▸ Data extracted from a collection
________________________

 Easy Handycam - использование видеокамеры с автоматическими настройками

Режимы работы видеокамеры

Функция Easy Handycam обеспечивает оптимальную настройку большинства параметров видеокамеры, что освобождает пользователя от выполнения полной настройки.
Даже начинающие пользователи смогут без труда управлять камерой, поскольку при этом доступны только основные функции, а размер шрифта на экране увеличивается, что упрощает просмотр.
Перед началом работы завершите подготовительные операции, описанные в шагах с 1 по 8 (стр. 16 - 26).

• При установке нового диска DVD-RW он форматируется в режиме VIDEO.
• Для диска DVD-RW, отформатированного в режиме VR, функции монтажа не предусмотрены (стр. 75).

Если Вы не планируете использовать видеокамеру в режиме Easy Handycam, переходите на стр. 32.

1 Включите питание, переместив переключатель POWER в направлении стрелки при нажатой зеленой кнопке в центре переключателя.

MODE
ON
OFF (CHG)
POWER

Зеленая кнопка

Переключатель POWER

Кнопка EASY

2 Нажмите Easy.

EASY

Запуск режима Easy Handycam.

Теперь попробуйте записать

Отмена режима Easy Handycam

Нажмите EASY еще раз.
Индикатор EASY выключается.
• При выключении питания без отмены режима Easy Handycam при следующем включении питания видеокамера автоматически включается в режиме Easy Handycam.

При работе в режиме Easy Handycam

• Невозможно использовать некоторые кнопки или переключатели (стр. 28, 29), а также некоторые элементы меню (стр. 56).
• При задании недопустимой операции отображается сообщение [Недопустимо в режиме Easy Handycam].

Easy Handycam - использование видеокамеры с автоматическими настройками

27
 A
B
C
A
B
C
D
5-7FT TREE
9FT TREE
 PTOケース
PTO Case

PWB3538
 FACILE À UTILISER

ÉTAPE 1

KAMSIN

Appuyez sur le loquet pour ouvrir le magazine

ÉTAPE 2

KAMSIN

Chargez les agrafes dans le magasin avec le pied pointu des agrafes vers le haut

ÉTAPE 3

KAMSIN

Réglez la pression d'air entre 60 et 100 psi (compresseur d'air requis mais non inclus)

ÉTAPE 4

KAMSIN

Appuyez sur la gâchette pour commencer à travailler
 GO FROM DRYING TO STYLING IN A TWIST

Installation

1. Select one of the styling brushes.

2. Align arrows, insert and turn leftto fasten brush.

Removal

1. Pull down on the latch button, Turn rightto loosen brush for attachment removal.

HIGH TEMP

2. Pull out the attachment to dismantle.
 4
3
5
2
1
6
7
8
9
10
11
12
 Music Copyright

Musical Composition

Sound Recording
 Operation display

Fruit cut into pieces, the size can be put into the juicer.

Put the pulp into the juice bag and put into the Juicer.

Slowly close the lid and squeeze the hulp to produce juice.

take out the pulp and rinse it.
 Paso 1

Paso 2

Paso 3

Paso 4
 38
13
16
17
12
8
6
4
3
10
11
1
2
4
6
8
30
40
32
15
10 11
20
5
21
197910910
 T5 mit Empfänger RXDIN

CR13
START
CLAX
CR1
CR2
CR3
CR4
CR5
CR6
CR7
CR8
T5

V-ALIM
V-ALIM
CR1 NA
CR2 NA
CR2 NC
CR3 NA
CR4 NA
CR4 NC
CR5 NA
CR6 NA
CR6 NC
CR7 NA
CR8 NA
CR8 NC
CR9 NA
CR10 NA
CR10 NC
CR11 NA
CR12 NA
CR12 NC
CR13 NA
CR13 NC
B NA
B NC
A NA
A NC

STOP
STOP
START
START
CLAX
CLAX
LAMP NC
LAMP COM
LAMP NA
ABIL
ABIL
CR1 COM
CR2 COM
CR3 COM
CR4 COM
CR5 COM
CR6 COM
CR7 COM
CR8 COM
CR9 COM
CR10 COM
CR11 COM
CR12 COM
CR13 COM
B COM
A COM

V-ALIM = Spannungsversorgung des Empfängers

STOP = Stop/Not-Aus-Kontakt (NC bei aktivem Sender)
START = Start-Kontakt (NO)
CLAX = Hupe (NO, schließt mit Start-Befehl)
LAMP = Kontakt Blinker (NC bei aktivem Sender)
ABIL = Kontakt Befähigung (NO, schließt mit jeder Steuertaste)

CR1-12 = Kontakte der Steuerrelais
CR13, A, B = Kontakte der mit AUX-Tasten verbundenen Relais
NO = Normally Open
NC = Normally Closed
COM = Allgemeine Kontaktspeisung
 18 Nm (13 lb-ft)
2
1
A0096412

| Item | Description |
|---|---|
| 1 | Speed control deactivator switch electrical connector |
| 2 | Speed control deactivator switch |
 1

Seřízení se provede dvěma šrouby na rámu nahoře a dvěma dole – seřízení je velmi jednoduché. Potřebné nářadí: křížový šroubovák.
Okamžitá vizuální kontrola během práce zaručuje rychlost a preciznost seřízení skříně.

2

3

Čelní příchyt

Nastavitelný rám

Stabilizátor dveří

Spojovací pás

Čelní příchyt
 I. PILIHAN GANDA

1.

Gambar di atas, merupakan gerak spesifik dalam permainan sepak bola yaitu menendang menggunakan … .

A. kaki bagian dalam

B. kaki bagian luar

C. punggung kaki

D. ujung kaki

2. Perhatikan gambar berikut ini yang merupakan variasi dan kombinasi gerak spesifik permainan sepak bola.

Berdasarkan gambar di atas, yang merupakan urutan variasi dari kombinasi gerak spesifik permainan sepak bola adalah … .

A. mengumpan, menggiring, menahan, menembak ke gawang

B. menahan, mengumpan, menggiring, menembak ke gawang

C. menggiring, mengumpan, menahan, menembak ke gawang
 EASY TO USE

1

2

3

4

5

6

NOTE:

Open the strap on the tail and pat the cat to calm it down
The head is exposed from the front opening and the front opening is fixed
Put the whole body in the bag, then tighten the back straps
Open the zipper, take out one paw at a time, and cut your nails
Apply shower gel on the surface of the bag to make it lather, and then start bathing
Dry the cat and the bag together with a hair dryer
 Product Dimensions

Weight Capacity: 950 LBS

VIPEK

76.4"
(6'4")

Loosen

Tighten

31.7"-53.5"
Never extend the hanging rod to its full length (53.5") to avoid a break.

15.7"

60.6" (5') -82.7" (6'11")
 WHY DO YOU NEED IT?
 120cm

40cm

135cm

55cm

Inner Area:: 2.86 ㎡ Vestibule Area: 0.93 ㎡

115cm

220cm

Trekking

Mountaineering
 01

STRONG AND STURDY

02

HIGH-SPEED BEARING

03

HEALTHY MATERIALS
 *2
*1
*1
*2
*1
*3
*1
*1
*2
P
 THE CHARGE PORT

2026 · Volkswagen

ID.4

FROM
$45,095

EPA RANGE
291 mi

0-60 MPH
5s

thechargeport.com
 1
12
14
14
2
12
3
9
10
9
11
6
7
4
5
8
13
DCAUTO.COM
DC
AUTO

________________________

▸ EXERCISE AIM
Go through the records above and set each one down exactly, please.

▸ SOLVED EXERCISE
 Easy Handycam - использование видеокамеры с автоматическими настройками

Режимы работы видеокамеры

Функция Easy Handycam обеспечивает оптимальную настройку большинства параметров видеокамеры, что освобождает пользователя от выполнения полной настройки.
Даже начинающие пользователи смогут без труда управлять камерой, поскольку при этом доступны только основные функции, а размер шрифта на экране увеличивается, что упрощает просмотр.
Перед началом работы завершите подготовительные операции, описанные в шагах с 1 по 8 (стр. 16 - 26).

• При установке нового диска DVD-RW он форматируется в режиме VIDEO.
• Для диска DVD-RW, отформатированного в режиме VR, функции монтажа не предусмотрены (стр. 75).

Если Вы не планируете использовать видеокамеру в режиме Easy Handycam, переходите на стр. 32.

1 Включите питание, переместив переключатель POWER в направлении стрелки при нажатой зеленой кнопке в центре переключателя.

MODE
ON
OFF (CHG)
POWER

Зеленая кнопка

Переключатель POWER

Кнопка EASY

2 Нажмите Easy.

EASY

Запуск режима Easy Handycam.

Теперь попробуйте записать

Отмена режима Easy Handycam

Нажмите EASY еще раз.
Индикатор EASY выключается.
• При выключении питания без отмены режима Easy Handycam при следующем включении питания видеокамера автоматически включается в режиме Easy Handycam.

При работе в режиме Easy Handycam

• Невозможно использовать некоторые кнопки или переключатели (стр. 28, 29), а также некоторые элементы меню (стр. 56).
• При задании недопустимой операции отображается сообщение [Недопустимо в режиме Easy Handycam].

Easy Handycam - использование видеокамеры с автоматическими настройками

27
 A
B
C
A
B
C
D
5-7FT TREE
9FT TREE
 PTOケース
PTO Case

PWB3538
 FACILE À UTILISER

ÉTAPE 1

KAMSIN

Appuyez sur le loquet pour ouvrir le magazine

ÉTAPE 2

KAMSIN

Chargez les agrafes dans le magasin avec le pied pointu des agrafes vers le haut

ÉTAPE 3

KAMSIN

Réglez la pression d'air entre 60 et 100 psi (compresseur d'air requis mais non inclus)

ÉTAPE 4

KAMSIN

Appuyez sur la gâchette pour commencer à travailler
 GO FROM DRYING TO STYLING IN A TWIST

Installation

1. Select one of the styling brushes.

2. Align arrows, insert and turn leftto fasten brush.

Removal

1. Pull down on the latch button, Turn rightto loosen brush for attachment removal.

HIGH TEMP

2. Pull out the attachment to dismantle.
 4
3
5
2
1
6
7
8
9
10
11
12
 Music Copyright

Musical Composition

Sound Recording
 Operation display

Fruit cut into pieces, the size can be put into the juicer.

Put the pulp into the juice bag and put into the Juicer.

Slowly close the lid and squeeze the hulp to produce juice.

take out the pulp and rinse it.
 Paso 1

Paso 2

Paso 3

Paso 4
 38
13
16
17
12
8
6
4
3
10
11
1
2
4
6
8
30
40
32
15
10 11
20
5
21
197910910
 T5 mit Empfänger RXDIN

CR13
START
CLAX
CR1
CR2
CR3
CR4
CR5
CR6
CR7
CR8
T5

V-ALIM
V-ALIM
CR1 NA
CR2 NA
CR2 NC
CR3 NA
CR4 NA
CR4 NC
CR5 NA
CR6 NA
CR6 NC
CR7 NA
CR8 NA
CR8 NC
CR9 NA
CR10 NA
CR10 NC
CR11 NA
CR12 NA
CR12 NC
CR13 NA
CR13 NC
B NA
B NC
A NA
A NC

STOP
STOP
START
START
CLAX
CLAX
LAMP NC
LAMP COM
LAMP NA
ABIL
ABIL
CR1 COM
CR2 COM
CR3 COM
CR4 COM
CR5 COM
CR6 COM
CR7 COM
CR8 COM
CR9 COM
CR10 COM
CR11 COM
CR12 COM
CR13 COM
B COM
A COM

V-ALIM = Spannungsversorgung des Empfängers

STOP = Stop/Not-Aus-Kontakt (NC bei aktivem Sender)
START = Start-Kontakt (NO)
CLAX = Hupe (NO, schließt mit Start-Befehl)
LAMP = Kontakt Blinker (NC bei aktivem Sender)
ABIL = Kontakt Befähigung (NO, schließt mit jeder Steuertaste)

CR1-12 = Kontakte der Steuerrelais
CR13, A, B = Kontakte der mit AUX-Tasten verbundenen Relais
NO = Normally Open
NC = Normally Closed
COM = Allgemeine Kontaktspeisung
 18 Nm (13 lb-ft)
2
1
A0096412

| Item | Description |
|---|---|
| 1 | Speed control deactivator switch electrical connector |
| 2 | Speed control deactivator switch |
 1

Seřízení se provede dvěma šrouby na rámu nahoře a dvěma dole – seřízení je velmi jednoduché. Potřebné nářadí: křížový šroubovák.
Okamžitá vizuální kontrola během práce zaručuje rychlost a preciznost seřízení skříně.

2

3

Čelní příchyt

Nastavitelný rám

Stabilizátor dveří

Spojovací pás

Čelní příchyt
 I. PILIHAN GANDA

1.

Gambar di atas, merupakan gerak spesifik dalam permainan sepak bola yaitu menendang menggunakan … .

A. kaki bagian dalam

B. kaki bagian luar

C. punggung kaki

D. ujung kaki

2. Perhatikan gambar berikut ini yang merupakan variasi dan kombinasi gerak spesifik permainan sepak bola.

Berdasarkan gambar di atas, yang merupakan urutan variasi dari kombinasi gerak spesifik permainan sepak bola adalah … .

A. mengumpan, menggiring, menahan, menembak ke gawang

B. menahan, mengumpan, menggiring, menembak ke gawang

C. menggiring, mengumpan, menahan, menembak ke gawang
 EASY TO USE

1

2

3

4

5

6

NOTE:

Open the strap on the tail and pat the cat to calm it down
The head is exposed from the front opening and the front opening is fixed
Put the whole body in the bag, then tighten the back straps
Open the zipper, take out one paw at a time, and cut your nails
Apply shower gel on the surface of the bag to make it lather, and then start bathing
Dry the cat and the bag together with a hair dryer
 Product Dimensions

Weight Capacity: 950 LBS

VIPEK

76.4"
(6'4")

Loosen

Tighten

31.7"-53.5"
Never extend the hanging rod to its full length (53.5") to avoid a break.

15.7"

60.6" (5') -82.7" (6'11")
 WHY DO YOU NEED IT?
 120cm

40cm

135cm

55cm

Inner Area:: 2.86 ㎡ Vestibule Area: 0.93 ㎡

115cm

220cm

Trekking

Mountaineering
 01

STRONG AND STURDY

02

HIGH-SPEED BEARING

03

HEALTHY MATERIALS
 *2
*1
*1
*2
*1
*3
*1
*1
*2
P
 THE CHARGE PORT

2026 · Volkswagen

ID.4

FROM
$45,095

EPA RANGE
291 mi

0-60 MPH
5s

thechargeport.com
 1
12
14
14
2
12
3
9
10
9
11
6
7
4
5
8
13
DCAUTO.COM
DC
AUTO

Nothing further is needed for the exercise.